Consignes:
**A)** Dites si chacune de ces affirmations s'accorde avec l'extrait sur les assureurs, par oui ou non, en citant les mots exacts qui tranchent. (i) Le déficit de protection se réduit peu à peu. (ii) Entre 2017 et 2021, les primes en assurances de personnes ont progressé de 2 %. (iii) Le travail à mener ne concerne qu'un seul type d'acteur.
**B)** Reprenez l'extrait sur les assureurs juste après sa dernière phrase et poursuivez-le.

### Extrait proposé

Les assu­reurs couvrent déjà un large éven­tail de risques. Ils contri­buent de façon essen­tielle à la rési­lience et au bien-être de nos socié­tés. En jouant un rôle de pre­mier plan dans la réduc­tion des écarts de cou­ver­ture, les assu­reurs peuvent ren­for­cer leur rôle pour les socié­tés, accé­lé­rer leur crois­sance et ren­for­cer leur per­ti­nence dans l’économie réelle. Néan­moins ces der­nières années la crois­sance des primes est glo­ba­le­ment infé­rieure à la crois­sance du PIB en euros cou­rants : pré­ci­sé­ment 2 % de crois­sance des primes entre 2017 et 2021 en assu­rances de per­sonnes et 5,5 % en assu­rance de dom­mages – pour 4,7 % de crois­sance nomi­nale du PIB. 

“Le déficit de protection n’est pas en train d’être comblé.”

En réa­li­té, le défi­cit de pro­tec­tion décrit plus haut n’est pas en train d’être com­blé ; au contraire. Le défi est énorme pour déve­lop­per cette contri­bu­tion utile dans le fonc­tion­ne­ment éco­no­mique. Les axes de tra­vail sont mul­tiples et devront impli­quer dif­fé­rents acteurs. En par­ti­cu­lier, une part impor­tante des solu­tions est à cher­cher dans la sol­va­bi­li­sa­tion de la demande et dans le cadre régle­men­taire, fis­cal et juridique.

######
### Données

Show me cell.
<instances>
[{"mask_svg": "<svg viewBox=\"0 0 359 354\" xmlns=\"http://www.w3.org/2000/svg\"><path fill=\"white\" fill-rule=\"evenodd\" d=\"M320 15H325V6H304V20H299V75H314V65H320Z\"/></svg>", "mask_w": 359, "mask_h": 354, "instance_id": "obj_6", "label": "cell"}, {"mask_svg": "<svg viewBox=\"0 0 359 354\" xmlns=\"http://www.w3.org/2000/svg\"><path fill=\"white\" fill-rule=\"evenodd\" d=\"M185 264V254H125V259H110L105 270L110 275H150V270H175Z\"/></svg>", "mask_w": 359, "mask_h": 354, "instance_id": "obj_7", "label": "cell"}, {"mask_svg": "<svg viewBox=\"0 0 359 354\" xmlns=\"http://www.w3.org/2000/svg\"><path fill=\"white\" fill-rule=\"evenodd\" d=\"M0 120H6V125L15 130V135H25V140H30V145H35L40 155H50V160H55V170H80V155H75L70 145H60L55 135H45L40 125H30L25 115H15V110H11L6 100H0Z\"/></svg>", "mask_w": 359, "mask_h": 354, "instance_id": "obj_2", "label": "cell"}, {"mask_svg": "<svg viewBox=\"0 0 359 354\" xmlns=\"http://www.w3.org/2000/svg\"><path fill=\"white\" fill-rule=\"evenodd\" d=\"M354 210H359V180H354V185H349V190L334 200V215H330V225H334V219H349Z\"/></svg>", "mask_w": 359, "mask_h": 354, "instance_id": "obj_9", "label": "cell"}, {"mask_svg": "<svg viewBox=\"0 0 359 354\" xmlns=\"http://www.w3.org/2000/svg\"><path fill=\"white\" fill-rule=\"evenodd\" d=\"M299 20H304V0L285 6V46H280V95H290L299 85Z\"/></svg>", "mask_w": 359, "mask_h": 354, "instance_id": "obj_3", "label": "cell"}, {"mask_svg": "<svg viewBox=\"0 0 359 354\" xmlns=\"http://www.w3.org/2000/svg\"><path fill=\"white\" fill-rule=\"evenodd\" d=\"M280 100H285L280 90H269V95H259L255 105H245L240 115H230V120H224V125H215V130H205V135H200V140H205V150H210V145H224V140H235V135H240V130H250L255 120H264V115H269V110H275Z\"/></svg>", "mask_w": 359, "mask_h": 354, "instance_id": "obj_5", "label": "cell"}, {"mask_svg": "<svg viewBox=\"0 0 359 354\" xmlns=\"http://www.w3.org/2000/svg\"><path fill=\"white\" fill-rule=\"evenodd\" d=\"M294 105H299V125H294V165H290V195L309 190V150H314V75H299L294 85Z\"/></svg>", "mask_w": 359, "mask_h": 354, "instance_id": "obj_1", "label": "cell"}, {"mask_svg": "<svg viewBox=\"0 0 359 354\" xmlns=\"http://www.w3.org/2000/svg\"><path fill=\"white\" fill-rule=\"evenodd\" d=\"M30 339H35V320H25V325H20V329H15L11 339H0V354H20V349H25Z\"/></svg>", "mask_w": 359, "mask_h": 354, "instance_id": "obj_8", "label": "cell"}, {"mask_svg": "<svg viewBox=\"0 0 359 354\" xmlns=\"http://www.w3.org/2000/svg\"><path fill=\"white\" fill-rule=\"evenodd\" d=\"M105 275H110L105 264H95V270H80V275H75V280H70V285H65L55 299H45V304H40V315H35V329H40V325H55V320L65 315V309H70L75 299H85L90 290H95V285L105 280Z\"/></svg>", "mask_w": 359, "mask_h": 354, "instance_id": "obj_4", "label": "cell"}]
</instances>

######

Corrigé:
**A)**
(i) Non : « Le déficit de protection n’est pas en train d’être comblé. »
(ii) Oui : « pré­ci­sé­ment 2 % de crois­sance des primes entre 2017 et 2021 en assu­rances de per­sonnes »
(iii) Non : « Les axes de tra­vail sont mul­tiples et devront impli­quer dif­fé­rents acteurs. »

**B)**
Deux pistes à suivre

Néan­moins, les deux leviers sui­vants, plus pro­saïques mais essen­tiels, sont d’ores et déjà à la main des assu­reurs. L’innovation pro­duits peut défi­nir des offres qui répondent de plus près aux attentes et aux besoins des clients : par exemple com­ment défi­nir le bon assem­blage de diag­nos­tic, de pré­ven­tion et d’assurance pour une cou­ver­ture de cyber­sé­cu­ri­té à l’adresse des PME ? Le tra­vail sur la dis­tri­bu­tion peut tou­cher de façon effi­cace et appro­priée les clients qui n’ont pas une expres­sion spon­ta­née de leurs attentes et ont besoin d’un conseil – l’assurance est le plus sou­vent un pro­duit qui se vend plus qu’il ne s’achète.

Enfin, les assu­reurs devront convaincre leurs action­naires que, pour pas­ser du sta­tut de valeur de ren­de­ment à celui de valeur de crois­sance, il fau­dra accep­ter un peu d’expérimentation et donc de vola­ti­li­té sur les résul­tats. Après tout, c’est le métier des assu­reurs que de prendre des risques.